# What to produce
Restate each line of the listing exactly, without carrying over any pictures.

# Source data
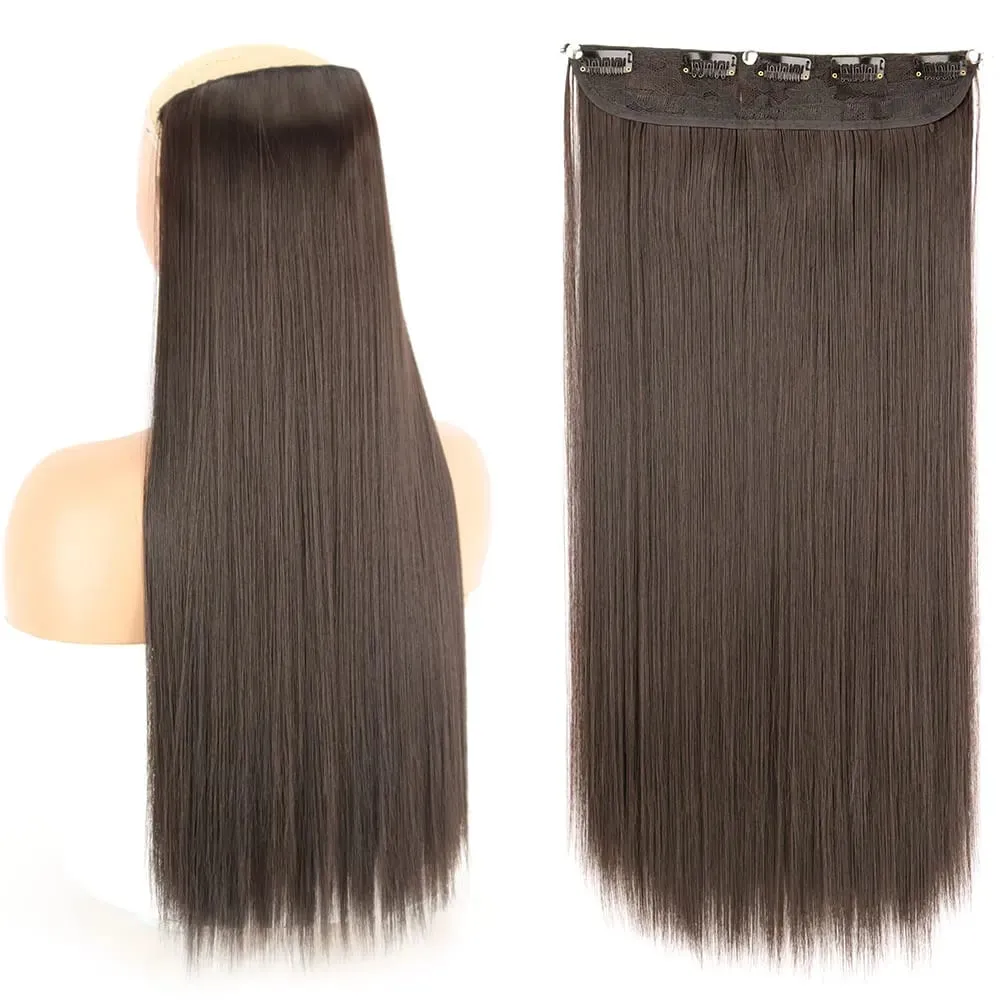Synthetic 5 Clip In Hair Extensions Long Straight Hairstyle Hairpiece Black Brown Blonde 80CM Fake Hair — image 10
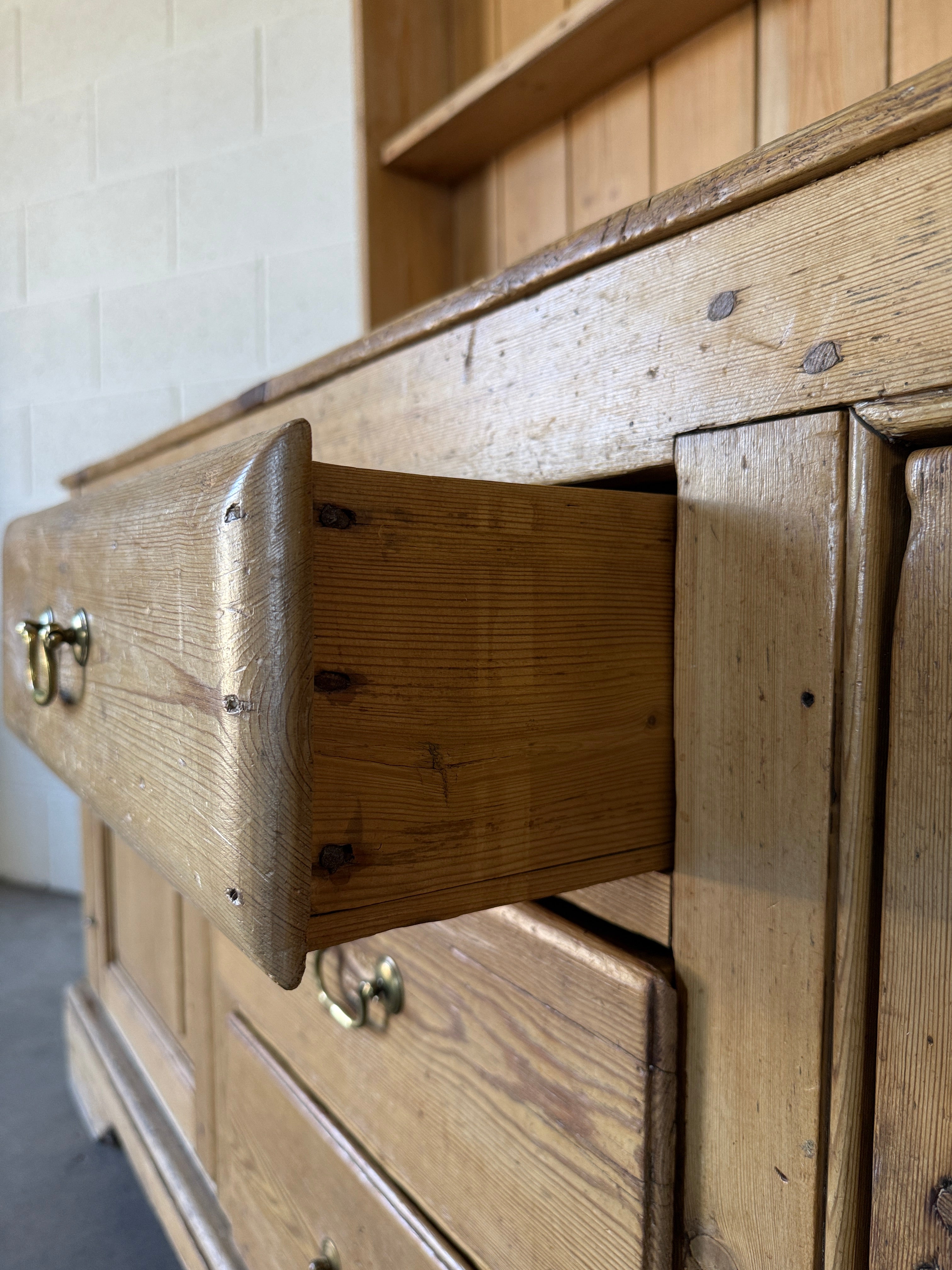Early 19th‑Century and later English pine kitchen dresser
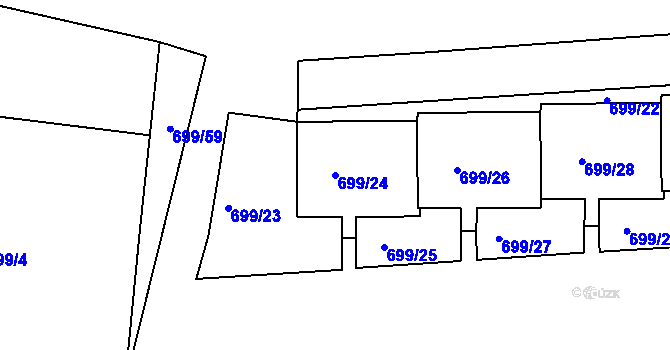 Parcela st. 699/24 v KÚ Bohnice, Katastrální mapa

# Result for this task
Synthetic 5 Clip In Hair Extensions Long Straight Hairstyle Hairpiece Black Brown Blonde 80CM Fake Hair — image 10
Early 19th‑Century and later English pine kitchen dresser
 Parcela st. 699/24 v KÚ Bohnice, Katastrální mapa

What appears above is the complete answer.